Trauma, some toxins (eg, ionophores, organophosphates and carbamates, lead), and CNS and multicentric neoplasia (eg, lymphoma) also may cause nonspecific or neurologic signs and are additional differential diagnoses.

Treatment, Prevention and Control

  • Treatment is supportive and is limited to high value birds

  • Prevention is by decreasing or eliminating risk of contact with mosquitoes

Treatment of WNV is primarily supportive and includes parenteral fluids, assisted feeding, and confinement in a padded cage in case of seizures. Such measures are typically limited to high value birds such as those in zoos, endangered species and similar.

Mosquito control is an essential component of programs to prevent West Nile virus or any other mosquito-borne disease. Unfortunately, this is difficult to implement in large backyard and rural environments because of the distances that mosquitoes can fly or be carried by prevailing winds.

Standing water and similar insect-breeding sites in the vicinity of densely populated backyard and other outdoor flock settings as well as avian farms should be treated with larvicides or emptied when possible, especially during seasons of known mosquito breeding. Poultry houses should be constructed to be mosquito-proof (eg, via use of fine-mesh screens or solid construction that prevents mosquito passage through walls, windows, or doors).

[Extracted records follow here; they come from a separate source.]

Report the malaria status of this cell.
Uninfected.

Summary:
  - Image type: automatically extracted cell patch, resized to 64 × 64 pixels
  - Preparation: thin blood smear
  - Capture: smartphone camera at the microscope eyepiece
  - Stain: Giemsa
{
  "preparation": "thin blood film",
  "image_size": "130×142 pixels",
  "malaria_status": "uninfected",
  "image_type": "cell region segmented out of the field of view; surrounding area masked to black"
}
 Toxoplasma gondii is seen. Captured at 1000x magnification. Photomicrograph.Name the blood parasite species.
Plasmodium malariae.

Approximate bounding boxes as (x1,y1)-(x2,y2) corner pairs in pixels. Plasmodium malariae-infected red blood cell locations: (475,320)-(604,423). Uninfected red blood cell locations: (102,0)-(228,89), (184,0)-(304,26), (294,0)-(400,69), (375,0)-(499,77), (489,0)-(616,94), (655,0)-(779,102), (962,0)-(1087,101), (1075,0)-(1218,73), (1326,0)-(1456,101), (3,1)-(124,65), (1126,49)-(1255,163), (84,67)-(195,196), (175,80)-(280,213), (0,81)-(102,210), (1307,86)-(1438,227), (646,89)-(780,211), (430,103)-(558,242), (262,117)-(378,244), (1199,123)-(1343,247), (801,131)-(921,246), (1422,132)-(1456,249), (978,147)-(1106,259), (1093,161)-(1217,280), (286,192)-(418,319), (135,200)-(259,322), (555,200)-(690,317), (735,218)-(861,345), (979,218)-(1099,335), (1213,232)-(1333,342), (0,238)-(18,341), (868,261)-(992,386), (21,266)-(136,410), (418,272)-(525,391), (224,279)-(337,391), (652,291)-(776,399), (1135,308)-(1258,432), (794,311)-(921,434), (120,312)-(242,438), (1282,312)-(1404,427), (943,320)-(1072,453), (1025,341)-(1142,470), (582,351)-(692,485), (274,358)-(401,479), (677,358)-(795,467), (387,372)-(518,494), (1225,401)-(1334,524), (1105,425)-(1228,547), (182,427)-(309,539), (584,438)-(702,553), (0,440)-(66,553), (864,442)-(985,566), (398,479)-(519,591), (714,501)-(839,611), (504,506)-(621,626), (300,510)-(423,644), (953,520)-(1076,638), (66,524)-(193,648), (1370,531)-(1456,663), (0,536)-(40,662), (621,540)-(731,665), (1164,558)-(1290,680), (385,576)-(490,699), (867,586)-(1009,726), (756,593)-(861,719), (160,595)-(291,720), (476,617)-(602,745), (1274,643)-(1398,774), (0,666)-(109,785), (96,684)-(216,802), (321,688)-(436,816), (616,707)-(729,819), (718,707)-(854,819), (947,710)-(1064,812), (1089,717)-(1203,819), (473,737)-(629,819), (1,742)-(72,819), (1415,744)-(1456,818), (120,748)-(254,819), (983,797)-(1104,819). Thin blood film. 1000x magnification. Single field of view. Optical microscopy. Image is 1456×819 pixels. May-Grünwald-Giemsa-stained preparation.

In some areas, local or regional mosquito control programs perform aerial insecticide spraying, which targets both adult and larval mosquitoes. Because WNV and many other arthropod-borne viruses are zoonotic, public health agencies may be involved in mosquito control and management in some areas.

Although there are no commercially available vaccinations licensed for use in birds, numerous formulations (eg, killed, canarypox-vectored, plasmid-mediated DNA) have been tested and used in a variety of avian species. Use is generally limited to highly valued captive individuals or flocks (eg, in threatened or endangered species recovery programs, zoological parks, educational collections). Immune protection resulting from these vaccinations is variable and should not be assumed. Further, passive transfer of maternal antibodies has been documented in some avian species and may interfere with vaccination of chicks; regular booster doses may be necessary.

Key Points

  • In general, poultry and domestic turkeys are resistant to infection with WNV and are thus unlikely to develop clinical signs of disease, in contrast to some species of wild Galliformes and other avian taxa.

  • Due to lack of specific treatment options, prevention of WNV infection by avoiding mosquito contact with birds is key.

  • Vaccination may be used in some birds but response is variable, no commercially available vaccines are licensed for use in birds.